## PROMPT:
Word for word, transcribe the lines below and drop the pictures.

(Beginning of INPUT RECORDS)

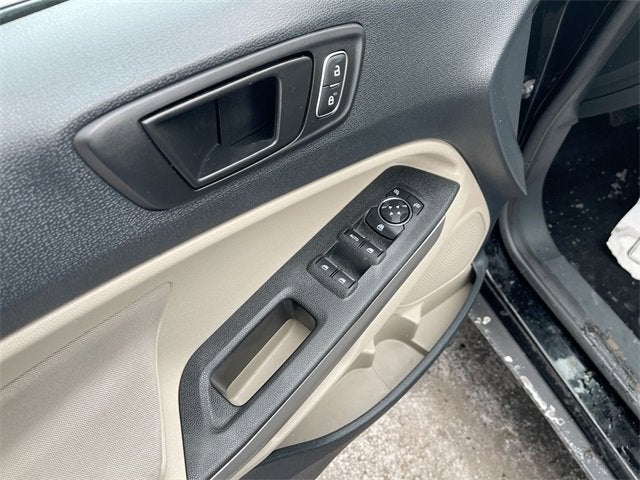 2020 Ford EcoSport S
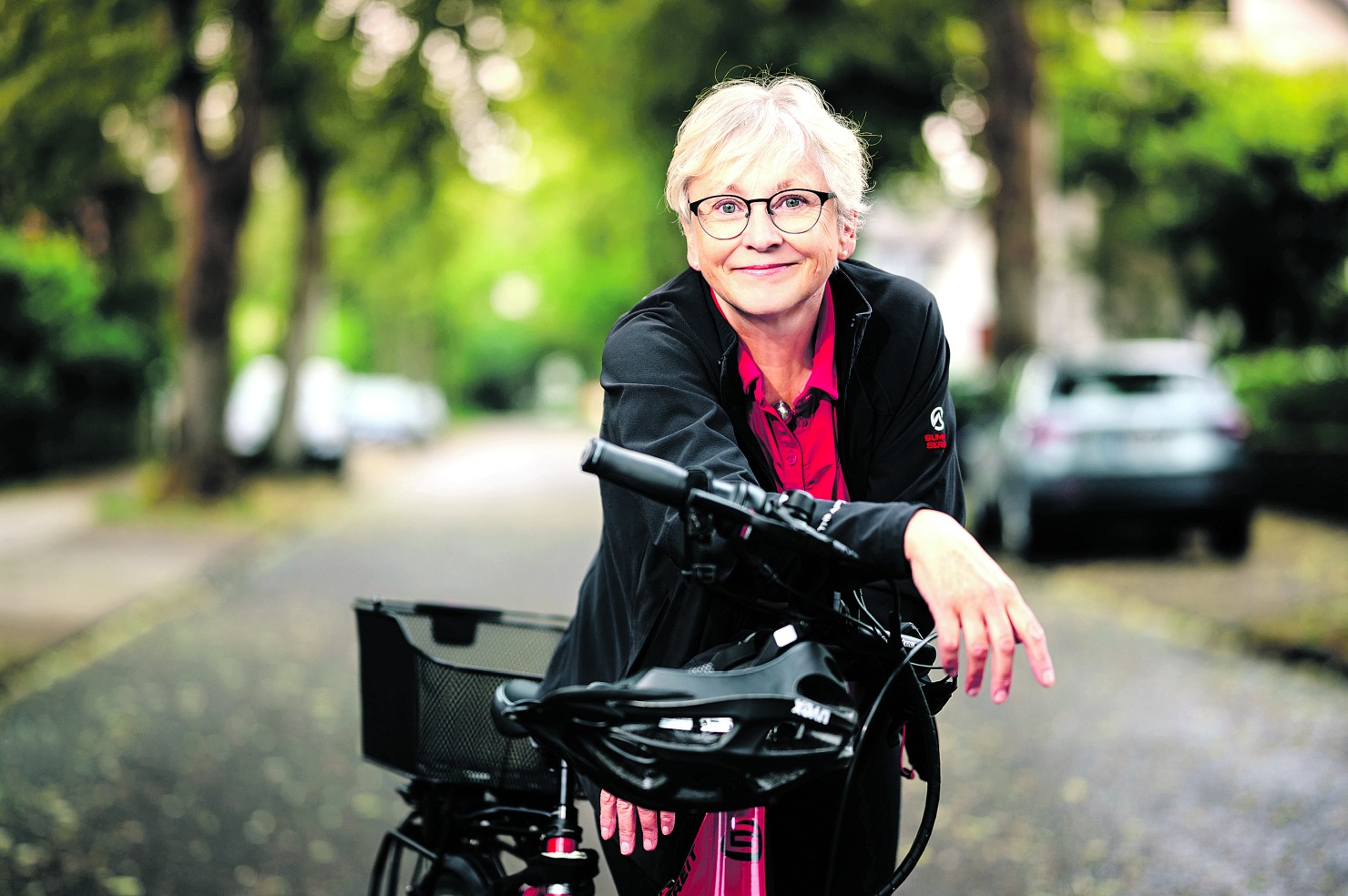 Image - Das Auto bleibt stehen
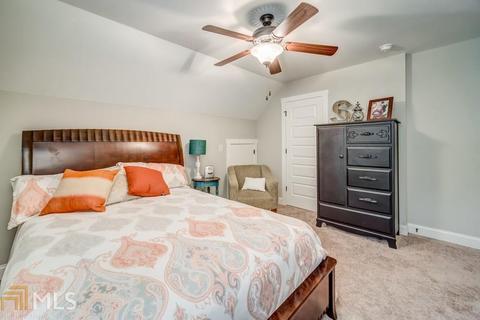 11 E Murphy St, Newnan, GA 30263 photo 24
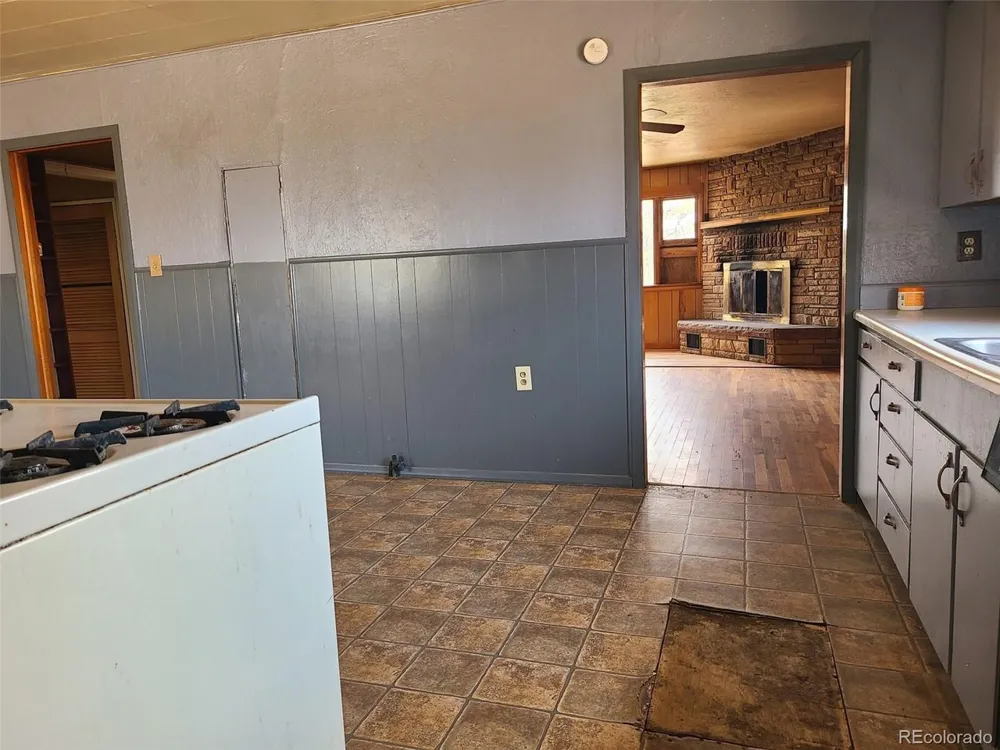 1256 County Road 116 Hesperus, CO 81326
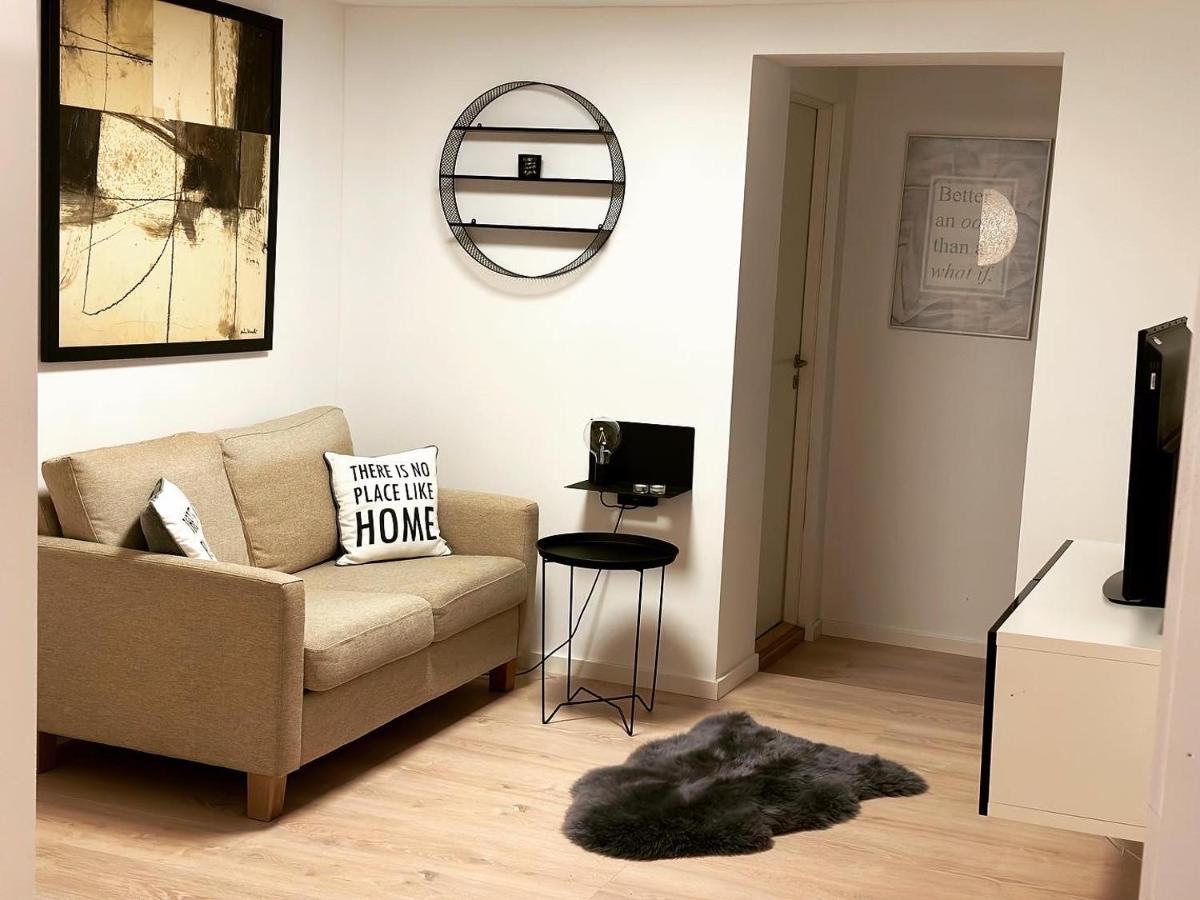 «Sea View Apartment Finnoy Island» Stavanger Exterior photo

(End of INPUT RECORDS)

## EXPECTED OUTPUT:
 2020 Ford EcoSport S
 Image - Das Auto bleibt stehen
 11 E Murphy St, Newnan, GA 30263 photo 24
 1256 County Road 116 Hesperus, CO 81326
 «Sea View Apartment Finnoy Island» Stavanger Exterior photo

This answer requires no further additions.